Assigned task A: In the destroyer thread, why does the International Assessment and Strategy Center say concern about these ships in Taipei and Washington is justified? Answer in one to three sentences.
Assigned task B: Please write out the stretch of the destroyer thread from "In the late" through "Chinese civil war.".

BEGIN Quoted passage

# Russian state of the art warship for China



## rushie (Jul 5, 2005)

From the China Post -

_Russia handed over to China a destroyer equipped with state-of-the-art weaponry on Thursday, finalizing a $1.5 billion deal analysts say boosts Beijing's clout in its stand-off with Taiwan. 
"The handover act was signed today, and a Chinese flag was hoisted on the ship," a Russian defense industry source told Reuters, requesting anonymity. 

The warship was the fourth Project 956E 'Sovremenny' (Modern) class destroyer built at the Northern Shipyard in Russia's second city St. Petersburg and sold to China under a 2002 deal through Russia's state arms trader Rosoboronexport. 

In the late 1990s China bought two such ships under a separate contract. 

"Rosoboronexport is interested in further sales to China, and we are not talking only about ships," the defense industry source said. "The company is actively promoting its output in China. But there have been no new orders for ships." 

Defense analysts say the destroyers boost China's military might in the Pacific region and against Taiwan, the island to which Nationalist forces fled when Communists took over the mainland in 1949 at the end of the Chinese civil war. 

Beijing considers Taiwan a breakaway province and has vowed to attack it if it declares formal independence. 

Washington is bound by law to defend Taiwan and analysts say a conflict in the Taiwan Strait could quickly become a battle between Chinese and U.S. forces. 

"Concern about these ships in both Taipei and Washington is justified by the fact that Taiwan and perhaps even the U.S. Navy lacks an effective defense against the ship's SS-N-22 Sunburn (3M-80E Moskit) supersonic antiship missile," Washington-based think-tank the International Assessment and Strategy Center said on its Internet site www.strategycenter.net. 

"This missile travels at about three times the speed of sound and can perform violent maneuvers that can defeat most defenses designed to ward off subsonic antiship missiles." 

Apart from anti-aircraft missiles, the destroyer also carries a Ka-28 helicopter armed with rocket-propelled antisubmarine torpedoes. 

In 2004-06 Russia built and sold to China six Kilo class diesel-electric submarines_

Rushie


----------



## Paul Liu (Aug 19, 2006)

> Beijing considers Taiwan a breakaway province and has vowed to attack it if it declares formal independence.


Rushie, Thanks for posting this news item. May I make a point with the quoted sentence. It has become a tired cliche of the western reporters. Taiwan has always been, and always will be, a part of the Republic of China. Never for a micro second had Taiwan ever under the control of the thugs goverment in Peiking. It's an undisputable fact regradless whether this severely corrupted useless organization called "UN" recognized it or not. So there is in truth nothing to breakaway from. I wish the peace loving people of our free world should not lie idle and allow this totalitarian regime, who's currently oppressing over a billion people in this world, to intimidate a sovereign country like the Republic of China in Taiwan. The democratically elected government in Taiwan is already completely independent, there is no need to declare anything there. But they do have, nevertheless, absoultely rights to do whatever they choose to do for the good of their own citizens.

END Quoted passage
BEGIN Raw data

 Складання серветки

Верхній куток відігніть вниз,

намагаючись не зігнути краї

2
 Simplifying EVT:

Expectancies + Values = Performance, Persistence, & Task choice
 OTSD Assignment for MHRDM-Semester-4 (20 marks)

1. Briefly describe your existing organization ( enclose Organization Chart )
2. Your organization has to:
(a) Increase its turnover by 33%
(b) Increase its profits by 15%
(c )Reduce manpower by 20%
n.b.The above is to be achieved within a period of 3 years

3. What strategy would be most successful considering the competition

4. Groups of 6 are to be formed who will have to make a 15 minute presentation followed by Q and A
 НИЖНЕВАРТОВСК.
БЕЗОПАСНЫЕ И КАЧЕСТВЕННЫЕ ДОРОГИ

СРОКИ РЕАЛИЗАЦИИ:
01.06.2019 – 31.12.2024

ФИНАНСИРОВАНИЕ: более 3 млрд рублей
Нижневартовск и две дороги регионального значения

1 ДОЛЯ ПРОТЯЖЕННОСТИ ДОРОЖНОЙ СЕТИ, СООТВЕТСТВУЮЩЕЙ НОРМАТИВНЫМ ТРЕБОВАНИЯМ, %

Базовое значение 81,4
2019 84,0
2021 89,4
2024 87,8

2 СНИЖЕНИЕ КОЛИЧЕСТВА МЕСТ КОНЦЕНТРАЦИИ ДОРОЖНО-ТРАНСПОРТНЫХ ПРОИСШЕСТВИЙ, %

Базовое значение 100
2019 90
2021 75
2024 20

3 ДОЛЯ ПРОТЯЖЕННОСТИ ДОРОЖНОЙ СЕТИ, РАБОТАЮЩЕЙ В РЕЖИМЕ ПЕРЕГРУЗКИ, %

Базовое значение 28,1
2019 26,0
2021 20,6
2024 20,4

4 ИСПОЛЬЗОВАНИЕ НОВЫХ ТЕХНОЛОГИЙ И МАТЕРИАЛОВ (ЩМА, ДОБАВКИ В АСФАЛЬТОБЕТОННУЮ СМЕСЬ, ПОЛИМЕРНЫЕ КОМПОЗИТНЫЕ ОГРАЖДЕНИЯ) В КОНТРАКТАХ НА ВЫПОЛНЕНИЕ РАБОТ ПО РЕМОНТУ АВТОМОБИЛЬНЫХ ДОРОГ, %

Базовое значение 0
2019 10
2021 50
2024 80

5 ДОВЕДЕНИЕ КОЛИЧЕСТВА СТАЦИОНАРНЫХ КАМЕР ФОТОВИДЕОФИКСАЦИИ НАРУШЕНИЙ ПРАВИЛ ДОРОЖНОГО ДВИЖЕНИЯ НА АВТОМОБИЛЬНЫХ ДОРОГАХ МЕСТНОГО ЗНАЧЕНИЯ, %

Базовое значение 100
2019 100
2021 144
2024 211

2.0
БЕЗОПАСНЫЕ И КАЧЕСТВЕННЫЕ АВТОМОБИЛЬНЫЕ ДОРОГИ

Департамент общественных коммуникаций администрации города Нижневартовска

END Raw data

Response box A: It says Taiwan, and perhaps even the U.S. Navy, lacks an effective defense against the ship's SS-N-22 Sunburn (3M-80E Moskit) supersonic antiship missile. The missile travels at about three times the speed of sound and can perform violent maneuvers that defeat most defenses designed for subsonic antiship missiles.

Response box B:
In the late 1990s China bought two such ships under a separate contract. 

"Rosoboronexport is interested in further sales to China, and we are not talking only about ships," the defense industry source said. "The company is actively promoting its output in China. But there have been no new orders for ships." 

Defense analysts say the destroyers boost China's military might in the Pacific region and against Taiwan, the island to which Nationalist forces fled when Communists took over the mainland in 1949 at the end of the Chinese civil war.